**WHAT IS ASKED:** Transcribe the records exactly. Pictures do not belong in the transcription.
╭──
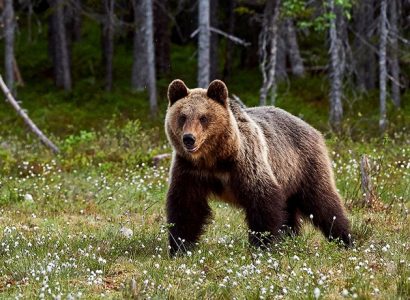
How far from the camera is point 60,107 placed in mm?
28453

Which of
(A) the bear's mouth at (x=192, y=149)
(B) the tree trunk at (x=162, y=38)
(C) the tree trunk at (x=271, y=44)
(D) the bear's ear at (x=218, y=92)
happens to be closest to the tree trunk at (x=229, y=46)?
(B) the tree trunk at (x=162, y=38)

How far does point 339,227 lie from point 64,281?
136 inches

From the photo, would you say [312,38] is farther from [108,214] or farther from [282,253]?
A: [282,253]

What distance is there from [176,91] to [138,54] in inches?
911

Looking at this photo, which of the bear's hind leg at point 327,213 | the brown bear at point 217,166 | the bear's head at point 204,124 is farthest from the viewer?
the bear's hind leg at point 327,213

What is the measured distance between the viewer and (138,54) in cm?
3002

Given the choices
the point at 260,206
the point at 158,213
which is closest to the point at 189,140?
the point at 260,206

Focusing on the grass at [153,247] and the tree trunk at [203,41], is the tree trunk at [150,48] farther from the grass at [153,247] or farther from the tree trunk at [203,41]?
the grass at [153,247]

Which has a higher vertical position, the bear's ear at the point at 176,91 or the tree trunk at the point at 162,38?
the bear's ear at the point at 176,91

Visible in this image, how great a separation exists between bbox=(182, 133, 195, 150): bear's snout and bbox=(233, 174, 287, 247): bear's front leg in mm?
687

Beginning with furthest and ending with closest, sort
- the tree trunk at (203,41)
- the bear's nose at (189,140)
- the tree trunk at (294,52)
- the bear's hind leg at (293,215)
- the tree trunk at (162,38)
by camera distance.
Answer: the tree trunk at (162,38) → the tree trunk at (294,52) → the tree trunk at (203,41) → the bear's hind leg at (293,215) → the bear's nose at (189,140)

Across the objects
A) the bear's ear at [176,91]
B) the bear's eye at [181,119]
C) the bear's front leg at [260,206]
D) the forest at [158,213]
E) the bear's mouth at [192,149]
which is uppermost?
the bear's ear at [176,91]

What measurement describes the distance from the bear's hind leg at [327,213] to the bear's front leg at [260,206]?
3.37 ft

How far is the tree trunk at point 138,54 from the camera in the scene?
28.7 metres
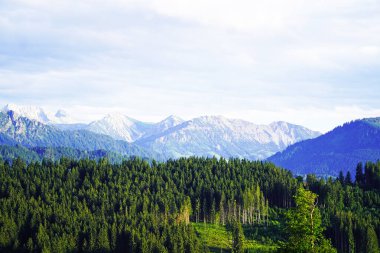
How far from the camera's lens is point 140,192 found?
184750 millimetres

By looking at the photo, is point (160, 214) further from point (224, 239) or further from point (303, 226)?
point (303, 226)

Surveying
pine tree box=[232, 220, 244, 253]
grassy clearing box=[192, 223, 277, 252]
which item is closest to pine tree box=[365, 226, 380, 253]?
grassy clearing box=[192, 223, 277, 252]

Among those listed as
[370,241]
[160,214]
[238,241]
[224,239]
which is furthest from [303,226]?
[160,214]

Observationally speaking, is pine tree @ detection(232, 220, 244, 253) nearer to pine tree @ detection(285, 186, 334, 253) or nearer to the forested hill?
the forested hill

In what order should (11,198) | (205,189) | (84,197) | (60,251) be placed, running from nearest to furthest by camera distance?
(60,251), (11,198), (84,197), (205,189)

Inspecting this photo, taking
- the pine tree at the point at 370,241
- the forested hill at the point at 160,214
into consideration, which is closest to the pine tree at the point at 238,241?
the forested hill at the point at 160,214

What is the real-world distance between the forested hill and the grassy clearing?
38cm

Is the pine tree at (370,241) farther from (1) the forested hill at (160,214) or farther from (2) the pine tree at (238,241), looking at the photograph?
(2) the pine tree at (238,241)

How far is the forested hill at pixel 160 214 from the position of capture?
433 feet

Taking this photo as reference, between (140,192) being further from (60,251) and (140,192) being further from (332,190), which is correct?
(332,190)

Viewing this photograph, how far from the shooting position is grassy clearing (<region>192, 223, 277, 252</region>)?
142m

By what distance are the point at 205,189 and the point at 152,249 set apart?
67672mm

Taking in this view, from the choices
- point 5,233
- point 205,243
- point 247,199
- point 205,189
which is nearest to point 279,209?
point 247,199

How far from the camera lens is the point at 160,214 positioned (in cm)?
16625
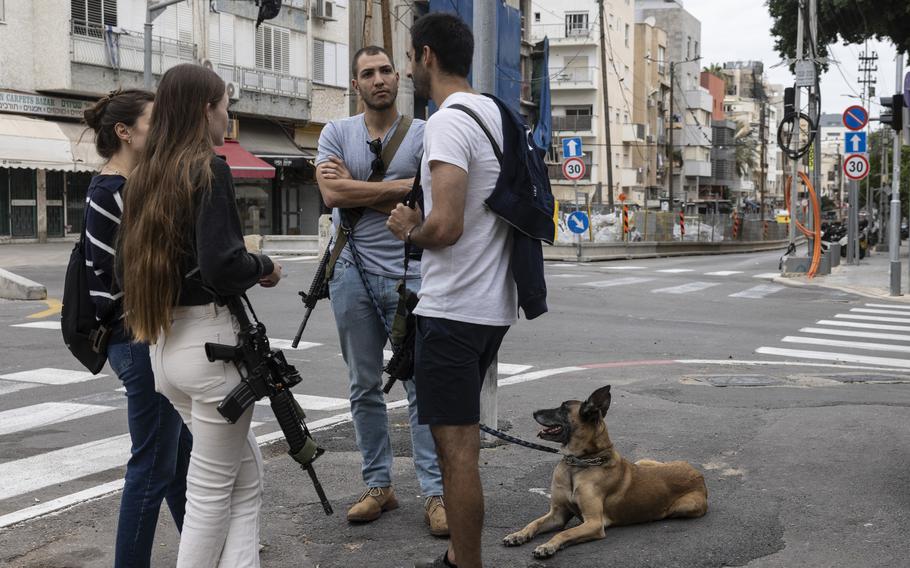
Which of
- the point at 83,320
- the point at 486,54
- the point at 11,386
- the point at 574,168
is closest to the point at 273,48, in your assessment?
╰──
**OUTPUT BELOW:**
How far from the camera is point 60,107 placed in mm?
28453

Which of
(A) the bear's mouth at (x=192, y=149)
(B) the tree trunk at (x=162, y=38)
(C) the tree trunk at (x=271, y=44)
(D) the bear's ear at (x=218, y=92)
happens to be closest to the tree trunk at (x=229, y=46)?
(B) the tree trunk at (x=162, y=38)

How far does point 339,227 lie from point 64,281?
136 inches

From the photo, would you say [312,38] is farther from [108,214] or farther from [282,253]?
A: [282,253]

What distance is there from [176,91] to [138,54] in inches?
911

Looking at this photo, which of the bear's hind leg at point 327,213 | the brown bear at point 217,166 | the bear's head at point 204,124 is farthest from the viewer?
the bear's hind leg at point 327,213

What is the measured distance between the viewer and (138,54) in cm?
3002

Given the choices
the point at 260,206
the point at 158,213
which is closest to the point at 189,140?
the point at 260,206

Focusing on the grass at [153,247] and the tree trunk at [203,41], is the tree trunk at [150,48] farther from the grass at [153,247] or farther from the tree trunk at [203,41]?
the grass at [153,247]

Which has a higher vertical position, the bear's ear at the point at 176,91 or the tree trunk at the point at 162,38?
the bear's ear at the point at 176,91

Visible in this image, how great a separation exists between bbox=(182, 133, 195, 150): bear's snout and bbox=(233, 174, 287, 247): bear's front leg in mm?
687

Beginning with furthest and ending with closest, sort
- the tree trunk at (203,41)
- the bear's nose at (189,140)
- the tree trunk at (294,52)
- the bear's hind leg at (293,215)
- the tree trunk at (162,38)
by camera distance.
Answer: the tree trunk at (162,38) → the tree trunk at (294,52) → the tree trunk at (203,41) → the bear's hind leg at (293,215) → the bear's nose at (189,140)

Across the objects
A) the bear's ear at [176,91]
B) the bear's eye at [181,119]
C) the bear's front leg at [260,206]
D) the forest at [158,213]
E) the bear's mouth at [192,149]
which is uppermost?
the bear's ear at [176,91]

What measurement describes the distance from the bear's hind leg at [327,213] to the bear's front leg at [260,206]?
3.37 ft

How far is the tree trunk at point 138,54 from the camera in the scene?
28.7 metres
How far from the camera's lens is point 140,192 found?
184750 millimetres

By looking at the photo, is point (160, 214) further from point (224, 239) or further from point (303, 226)?
point (303, 226)

Surveying
pine tree box=[232, 220, 244, 253]
grassy clearing box=[192, 223, 277, 252]
which item is closest to pine tree box=[365, 226, 380, 253]?
grassy clearing box=[192, 223, 277, 252]

Among those listed as
[370,241]
[160,214]
[238,241]
[224,239]
which is furthest from [303,226]?
[160,214]

Observationally speaking, is pine tree @ detection(232, 220, 244, 253) nearer to pine tree @ detection(285, 186, 334, 253) or nearer to the forested hill?
the forested hill

In what order should (11,198) | (205,189) | (84,197) | (60,251) be placed, running from nearest to furthest by camera distance?
(60,251), (11,198), (84,197), (205,189)

Inspecting this photo, taking
- the pine tree at the point at 370,241
- the forested hill at the point at 160,214
into consideration, which is closest to the pine tree at the point at 238,241?
the forested hill at the point at 160,214

What is the real-world distance between the forested hill and the grassy clearing?
38cm

Is the pine tree at (370,241) farther from (1) the forested hill at (160,214) or farther from (2) the pine tree at (238,241), looking at the photograph?
(2) the pine tree at (238,241)

How far is the forested hill at pixel 160 214 from the position of capture?
433 feet

Taking this photo as reference, between (140,192) being further from (60,251) and (140,192) being further from (332,190), which is correct?
(332,190)

Viewing this photograph, how far from the shooting position is grassy clearing (<region>192, 223, 277, 252</region>)?
142m

By what distance are the point at 205,189 and the point at 152,249 set apart?
67672mm

Taking in this view, from the choices
- point 5,233
- point 205,243
- point 247,199
- point 205,189
which is nearest to point 279,209?
point 247,199

How far from the camera lens is the point at 160,214 positioned (in cm)?
16625
Which of
- the point at 83,320
- the point at 486,54
- the point at 11,386
- the point at 574,168
is closest to the point at 273,48, in your assessment?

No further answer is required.